After a summer in the Cape Cod League, Florida second baseman Casey Turgeon didn’t waste time showing off his progress. The sophomore launched a two-run homer off roommate Aaron Rhodes that landed on the road behind right field in his second at bat of the day. He took an impressive round of batting practice before the scrimmage, too, and he looks a little stronger than he was as a freshman last year.
After playing mostly in left field last year, Justin Shafer played second base on Tuesday. He was a high school infielder and could play all over the field this season.
Vickash Ramjit had two at bats and hit the ball hard twice on a single to left field and a fly out to the right field warning track. Center fielder Tyler Thompson had two at bats but didn’t run either of them out. Thompson is still recovering after tearing his ACL in March, and the coaches will move slowly with the fifth-year senior.
Now to the newcomers.
Freshman catcher Kevin Stypulkowski is hard to miss. He has easy power in batting practice, and the ball jumps off his bat. He added an RBI single in the last inning of the scrimmage, and he should develop more power as he gets stronger in a college weight program. Despite his size, he looked good behind the plate and most believe he can stay there. However, Stypulkowski also worked at first base during the scrimmage.
Freshman shortstop Richie Martin is an impressive athlete. He has a good swing and can handle the bat, but the most impressive part was watching him in base running drills. He took his lead at second base and rounded third in stride to score, flashing his impressive speed. During the scrimmage, he almost beat out a routine ground ball to shortstop. He’s an immediate impact player.
Freshman outfielder Harrison Bader was committed to Maryland but decommitted late in the process when head coach Erik Bakich left to take the job at Michigan. Bader was a late addition to the Florida class, but he looks to be a good one. He hits the ball hard to the opposite field and has a broad chest. His swing reminded me of former Florida outfielder Bryson Smith.
Freshman corner infielder Brady Roberson will be a power bat. He was listed at 5-11 in high school, but the ball jumps at contact. Rhodes threw a well-located fastball on the outside part of the plate, and Roberson hit it to the right field warning track. The power is there and could earn him immediate playing time.

◇ ◇ ◇

• [ACTION ITEM]
Continue the report on Florida's baseball scrimmage and its newcomers from the point where it stops.

• [INPUT DATA]
◇ ◇ ◇

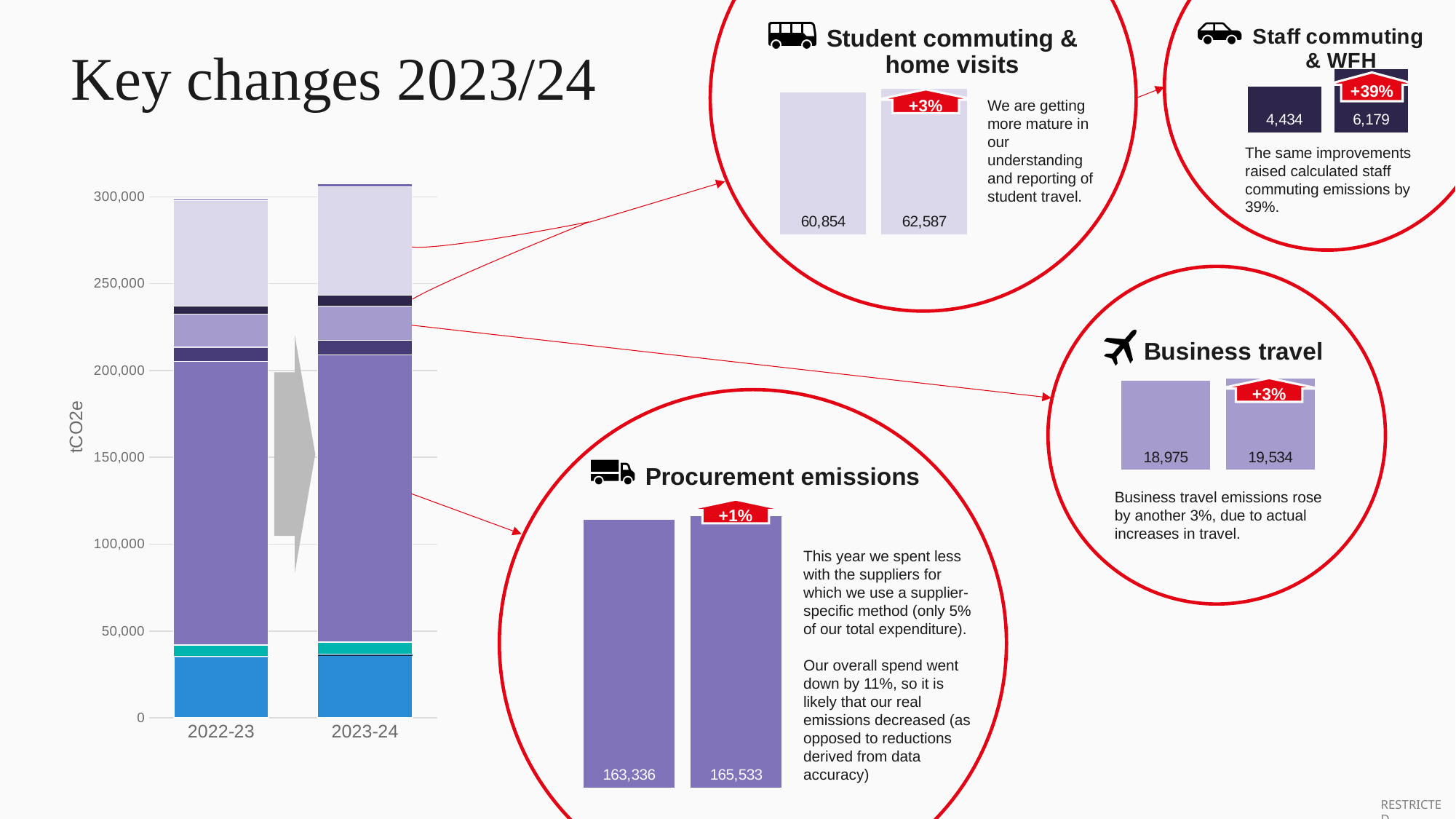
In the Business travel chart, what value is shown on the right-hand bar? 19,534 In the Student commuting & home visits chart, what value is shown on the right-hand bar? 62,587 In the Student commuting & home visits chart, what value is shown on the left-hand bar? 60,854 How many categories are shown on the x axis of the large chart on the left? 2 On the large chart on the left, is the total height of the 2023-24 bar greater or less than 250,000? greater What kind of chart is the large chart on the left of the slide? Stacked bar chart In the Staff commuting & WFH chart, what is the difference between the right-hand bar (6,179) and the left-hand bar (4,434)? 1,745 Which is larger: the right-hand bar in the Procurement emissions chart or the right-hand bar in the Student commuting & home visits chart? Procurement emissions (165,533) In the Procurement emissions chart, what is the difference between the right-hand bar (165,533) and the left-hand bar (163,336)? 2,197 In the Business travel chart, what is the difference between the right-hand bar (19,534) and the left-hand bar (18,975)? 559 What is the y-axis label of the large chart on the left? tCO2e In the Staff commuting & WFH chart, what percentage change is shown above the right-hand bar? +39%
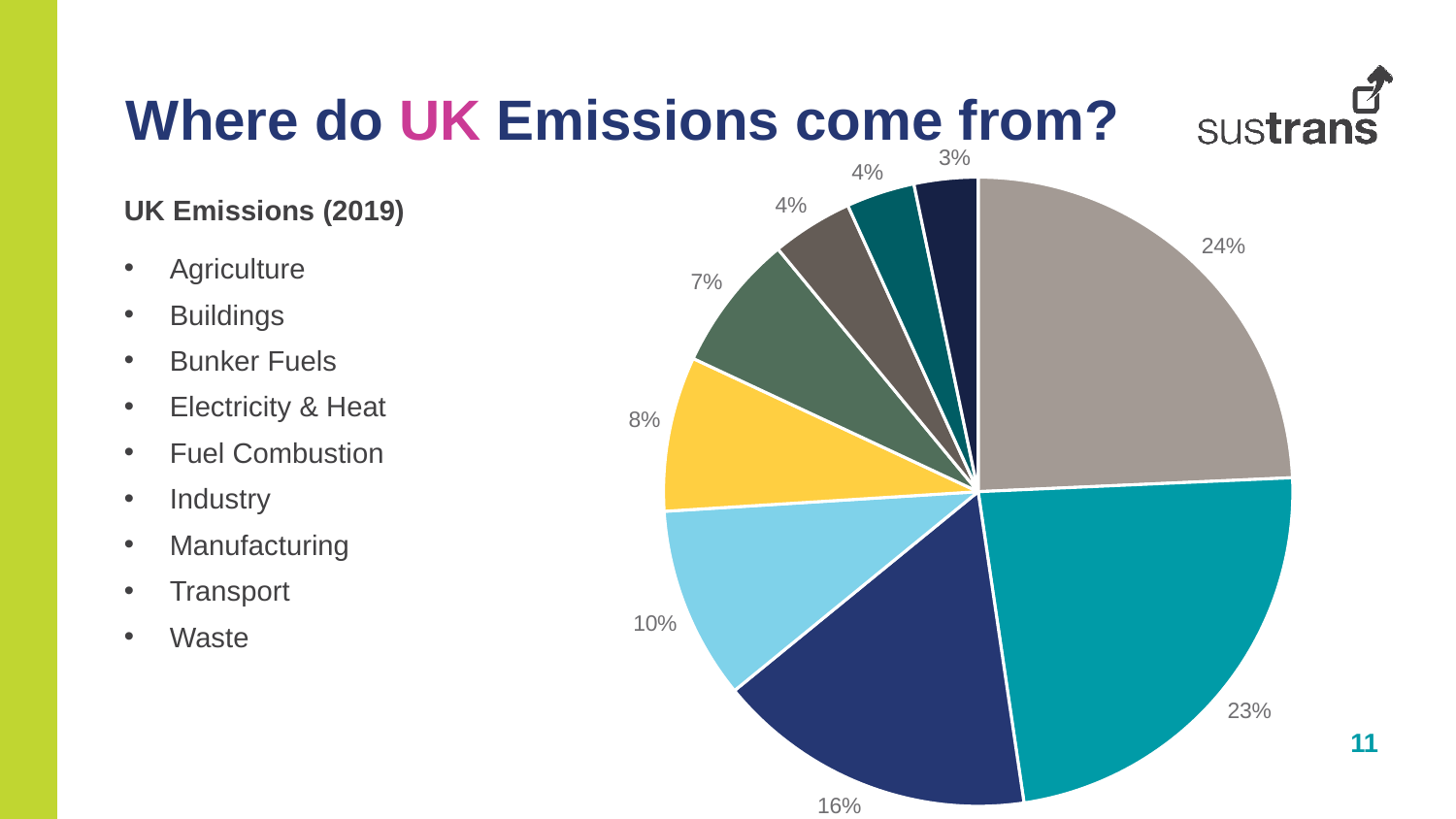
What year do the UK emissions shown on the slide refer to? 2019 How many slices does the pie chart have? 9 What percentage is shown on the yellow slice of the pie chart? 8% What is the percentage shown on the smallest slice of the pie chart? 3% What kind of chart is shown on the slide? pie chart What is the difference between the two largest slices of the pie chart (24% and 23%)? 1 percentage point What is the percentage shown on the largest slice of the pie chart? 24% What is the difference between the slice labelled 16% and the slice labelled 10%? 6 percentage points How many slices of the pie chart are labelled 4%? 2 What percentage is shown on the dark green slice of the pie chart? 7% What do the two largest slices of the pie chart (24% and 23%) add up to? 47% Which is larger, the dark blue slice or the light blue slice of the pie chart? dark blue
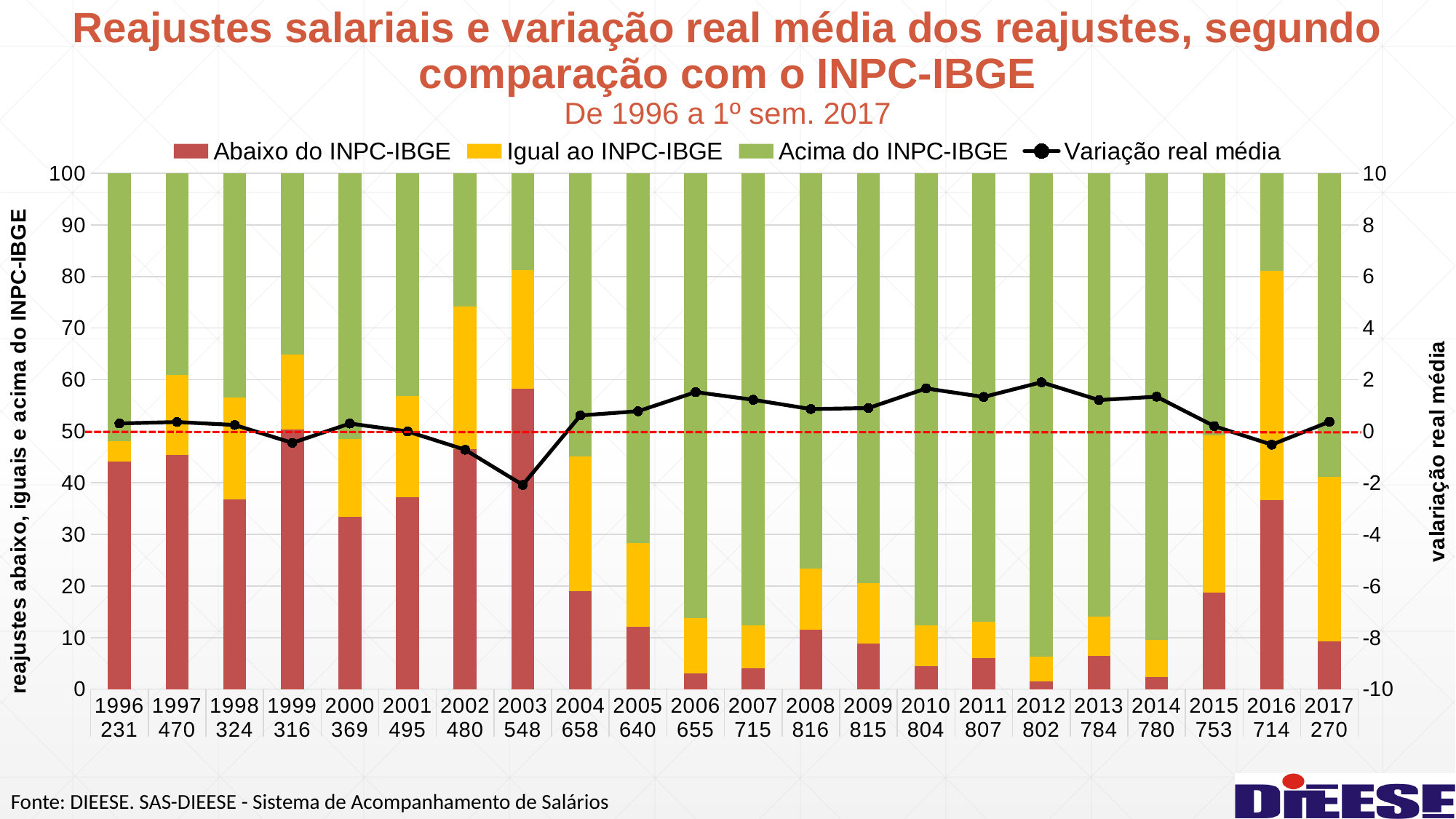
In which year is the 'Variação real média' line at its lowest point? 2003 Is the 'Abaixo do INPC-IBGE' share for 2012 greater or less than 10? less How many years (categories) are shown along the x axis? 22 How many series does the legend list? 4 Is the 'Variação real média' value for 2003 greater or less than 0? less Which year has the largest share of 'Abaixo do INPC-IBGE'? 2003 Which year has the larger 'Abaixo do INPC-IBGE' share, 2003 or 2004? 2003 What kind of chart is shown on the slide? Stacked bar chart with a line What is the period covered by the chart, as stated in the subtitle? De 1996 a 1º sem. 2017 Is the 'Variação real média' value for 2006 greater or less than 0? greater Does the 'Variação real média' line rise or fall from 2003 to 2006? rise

◇ ◇ ◇

• [EXPECTED OUTPUT]
Johnny Magliozzi and Corey Stump were only two returning pitchers that threw on Tuesday.
Magliozzi struck out 25 hitters in 17.1 innings in the Cape Cod League this summer, and he showed the progress on Tuesday. His fastball was 90-91 mph, but he was more aggressive with it than he was as a freshman. He threw it well to both sides of the plate and got ahead of hitters—another issue he had last year.
He struck out Turgeon and freshman Christian Dicks to end his only inning of work, recording both with a changeup for strike three swinging. It was his best off-speed pitch when he got to campus, and that hasn’t changed. Magliozzi also changed his breaking ball. It was a 12-6 curveball last year, but he changed it this year to make it less loopy with a sharper break. He looks poised for a big sophomore year.
Stump was strong. Kevin O’Sullivan said they dropped his arm slot down, and it was very successful on Tuesday. He faced all lefties during the scrimmage, which gave him an advantage, but he took advantage of it and had a clean inning. Stump was my pick for breakout pitcher in 2013, and I’m not backing off that one bit. He’ll throw the change up more when he faces right-handers, which he didn’t do once on Tuesday, but he could start or relieve in the spring.
The comparison Stump has heard in his entire life is Chicago White Sox left-hander Chris Sale because they are both tall, lanky left-handers from Lakeland. Sale was the first name O’Sullivan mentioned when talking about the new arm slot.
The freshmen pitchers all dealt with the same thing—throwing consistent strikes. It’s hard to make too many judgments based on one outing, especially the first outing at Florida for all three.
Jason Carmichael was the first one on the mound, and it was easy to see how good his arm is. The freshman was 88-90 mph during most of the day but has been 90-92 mph in bullpens this fall. The right-hander’s fastball command wasn’t very good, but nerves and anxiousness of first time on the mound at McKethan Stadium could have played a part in it.
The first thing that jumps out is that Carmichael has a knockout curveball. It’s really good, and he knows how to command it. He started it at the front shoulder of right-handed hitters and dropped it over the plate for a strike. Then, later in the count, he was able to start it over the heart of the plate and let it fall out of the strike zone, getting hitters to swing over the top of it and miss.
Tucker Simpson was the best freshman pitcher of the day. The right-hander was listed at 6-7, 220 pounds in high school and looked every bit of it on Tuesday. The first thing that jumped out about Simpson is that he’s a strike thrower. He got ahead of hitters and was able to blow his fastball by them late in the count.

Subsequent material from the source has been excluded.